An ice axe is shaped like a pick axe but with geometry specifically designed to penetrate ice and snow. This tools is absolutely necessary in any environment that combines snow and ice with steep slopes. As safety gear, the ice axe can be used to arrest falls. It is also used in climbing ice and snow to provide the climber with an extra secure contact point with the slope.
Ice axes come in many designs, from basic mountain travel designs to advanced designs for vertical ice climbing.
Crampons attach to the bottom of mountaineering boots to provide traction on snow and ice, and like the ice axe, are indispensable to a mountaineer. Most crampons have 11 or 12 tines that penetrate frozen terrain and can be used to navigate extremely steep snow and ice fields. Advanced crampon designs are made specifically for vertical ice climbing and are able to support a climber with only two tines embedded in the ice.
Skis and Snowshoes
Long, nontechnical approaches over snow require skis or snowshoes to navigate. Both tools prevent the climber from sinking into snow and allows for maximum energy efficiency. Skis are often preferred because of their relative speed over snow; however, snowshoes offer a tempting alternative in certain situations. Snowshoes can handle steep slopes without added equipment, are lighter than skis and can be used in poor snow conditions with minimal inconvenience.
Mountaineers use wands to mark their routes. Wands are simply long rods that are embedded in snow to be visible from a distance. They can be purchased commercially, but many climbers make their own from surveying stakes or similar materials.
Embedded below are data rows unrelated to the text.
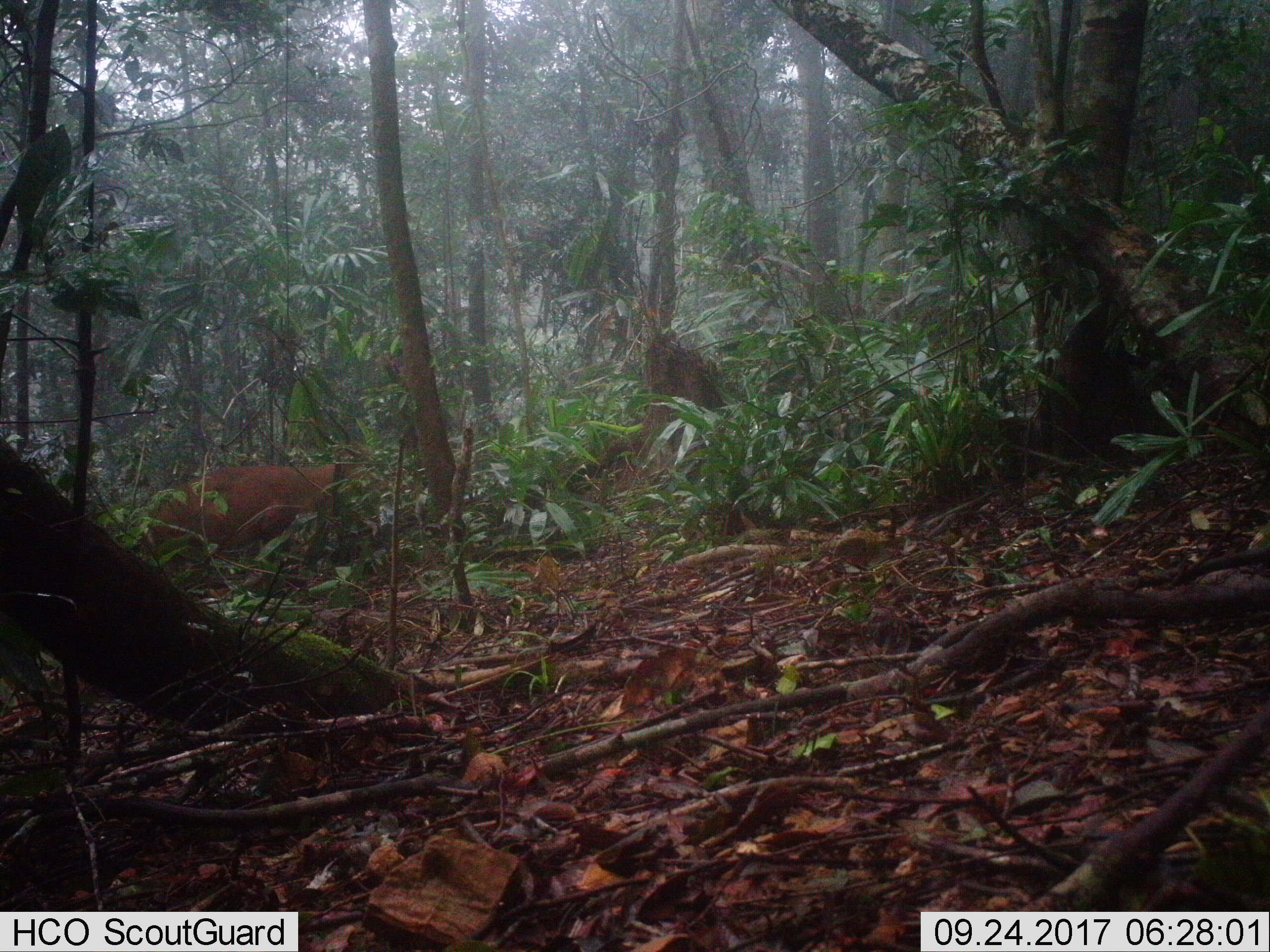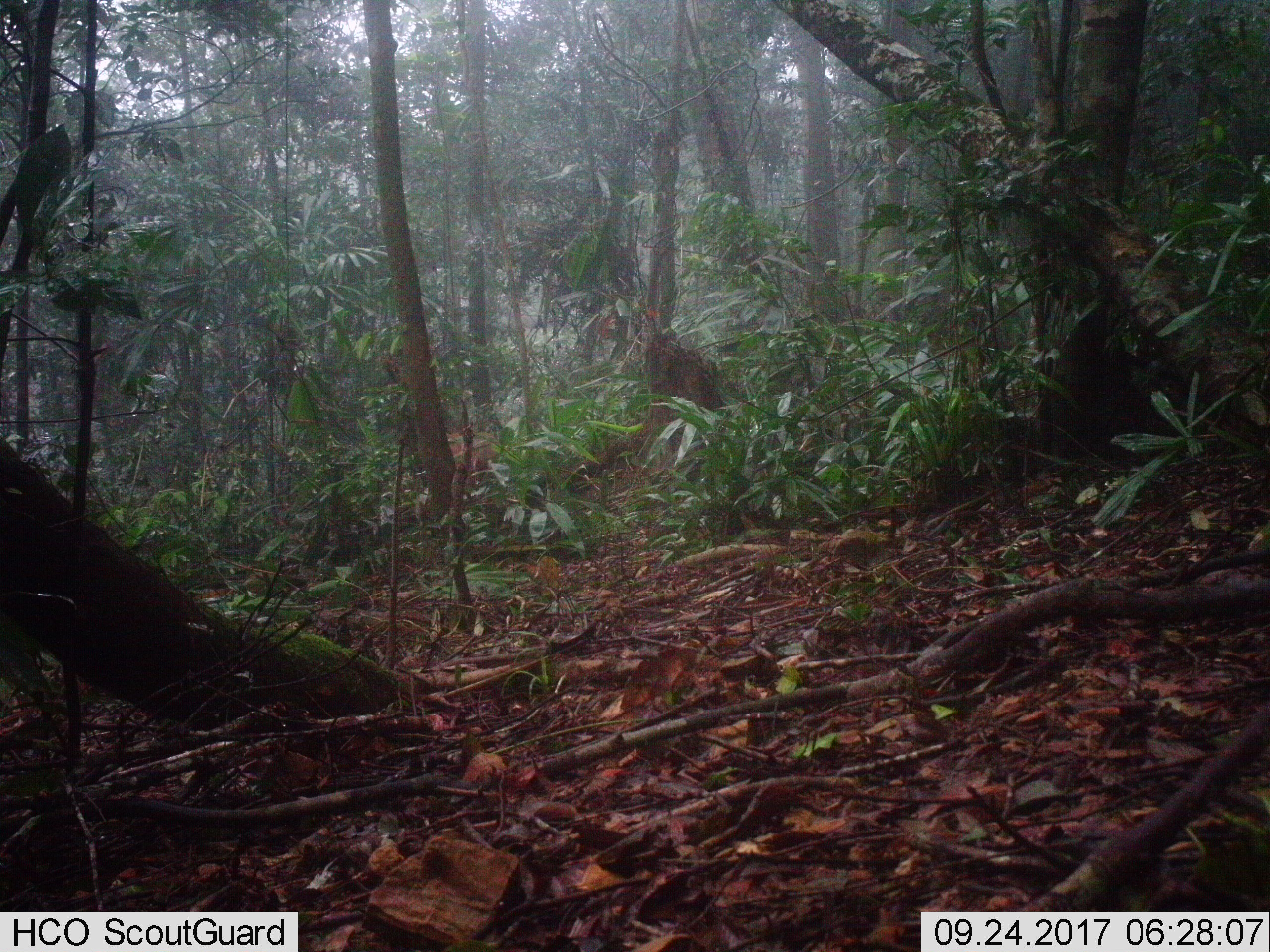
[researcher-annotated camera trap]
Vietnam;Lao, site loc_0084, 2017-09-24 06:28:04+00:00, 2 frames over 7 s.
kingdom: Animalia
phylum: Chordata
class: Mammalia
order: Artiodactyla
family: Cervidae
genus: Muntiacus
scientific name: Muntiacus rooseveltorum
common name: roosevelt's muntjac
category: roosevelts muntjac group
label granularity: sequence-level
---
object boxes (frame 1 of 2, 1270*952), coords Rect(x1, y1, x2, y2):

Marking a route in the mountains is a fundamental aspect of alpine safety. You should always be able to find a safe regress from the peak, even in poor visibility.
A small, packable snow shovel is useful for making wind barriers and cooking platforms in camp, and is also a valuable safety tool. If you are trapped in an snow-rich environment, a shovel will allow you to quickly build a snow shelter--a life saving survival technique.